Parmi les différents instruments capables de caractériser la minéralogie d’un échantillon, le Microscope Electronique à Transmission (MET) a été le plus utilisé pour l’étude des météorites SNC. Cette méthode présente l’avantage de fournir à la fois l’image et la minéralogie d’une lame mince d’un échantillon de roche. Les météorites SNC sont toutes des roches magmatiques ou volcaniques produites par cristallisation d’une lave (McSween, 1994) dont certaines sont proches de roches magmatiques ou volcaniques terrestres (en l’occurrence les basaltes). Deux groupes de minéraux ont été identifiés au sein de la matrice rocheuse et se différencient selon leurs processus de formation :

• le premier groupe concerne les minéraux formés lors de la cristallisation de la roche à partir d’un liquide silicaté (McSween, 1994). Les principaux minéraux identifiables sont l’olivine, les pyroxènes et les feldspaths (McSween, 1994). Les pyroxènes présents sont des clinopyroxènes tels que l’augite et la pigeonite, et des orthopyroxènes. Les feldspaths présents sont des feldspaths potassiques, plagioclases et alcalins. Certaines des météorites sont d’ailleurs quasiment monominérales telles que les météorites Chassignite composée à plus de 90% d’olivine (Floran et al., 1978), Shergotty composée à 70% de clinopyroxènes, augite et pigeonite (Smith and Hervig, 1979), ou encore ALH84001 composée à presque 100% d’orthopyroxènes (Mittlefehldt, 1994). Sont également présents du quartz, des oxydes notamment de fer tels que la magnétite, des sulfures tels que la pyrite et des phosphates tels que l’apatite mais aussi des minéraux hydratés tels que des amphiboles et des micas (McSween, 1994)

• le second groupe de minéraux détectés dans la matrice rocheuse des météorites SNC est issu de précipitations secondaires lors de la présence, probablement épisodique, d’eau liquide à travers les fissures des roches déjà constituées (Gooding, 1992; McKay et al., 1996; Bridges et al., 2001). Ces minéraux se sont formés soit à partir d’un fluide riche en éléments dissous qui ont précipité après évaporation soit à partir de l’altération des minéraux primaires de la roche par l’eau liquide (Gooding, 1992; Bridges et al., 2001). Ces minéraux formés en présence d’eau liquide sont des argiles telles que la smectite et l’illite, des oxydes de fer hydratés ou hydroxydes de fer telles que la goethite et la ferrihydrite, des sels telle que la halite, des sulfates tels que le gypse et l’epsomite et des carbonates telles que la calcite, la sidérite, la magnésite et la rhodochrosite (Gooding, 1992; Bridges et al., 2001).
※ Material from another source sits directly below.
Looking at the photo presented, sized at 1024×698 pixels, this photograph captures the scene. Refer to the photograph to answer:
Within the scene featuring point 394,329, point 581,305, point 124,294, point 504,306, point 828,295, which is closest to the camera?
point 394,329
Dans le cas de la météorite ALH84001, la magnétite peut être rajoutée parmi les minéraux secondaires (McKay et al., 1996) bien que son origine soit encore ouverte à débat, il semble qu’elle provient d’une précipitation secondaire en présence d’eau liquide. De nombreuses analyses ont pu déterminer que ces minéraux secondaires ont bien été formés sur Mars, notamment en observant finement leurs interactions avec la matrice minérale primaire des météorites et en déterminant leur âge ou leur composition isotopique (C, H, O, S) (Gooding, 1992; Bridges et al., 2001). À ce titre les carbonates de la météorite ALH84001, qui représentent environ 1% du volume de la météorite, en sont un exemple parfait : les valeurs de leurs rapports isotopiques D/H sont trop élevées pour être d’origine terrestre (Boctor et al., 1998) mais certaines valeurs sont identiques à celles mesurées dans l’atmosphère de Mars. De plus l’âge des globules de carbonates serait d’environ 4 milliards d’années (Borg et al., 1999) ce qui est incompatible avec une contamination terrestre, en prenant en compte que le temps de séjour de cette météorite en Antarctique fut de 13000 ans (Gooding, 1992; McKay et al., 1996)

La composition minéralogique des météorites SNC est donc dominée par une origine volcanique ou magmatique. Des processus secondaires de précipitation ou de dissolution/précipitation, en présence d’eau liquide ont induit la formation de minéraux secondaires en plus faible quantité. Par conséquent, cette composition est en accord avec les données collectées par les sondes in situ ou en orbite autour de Mars.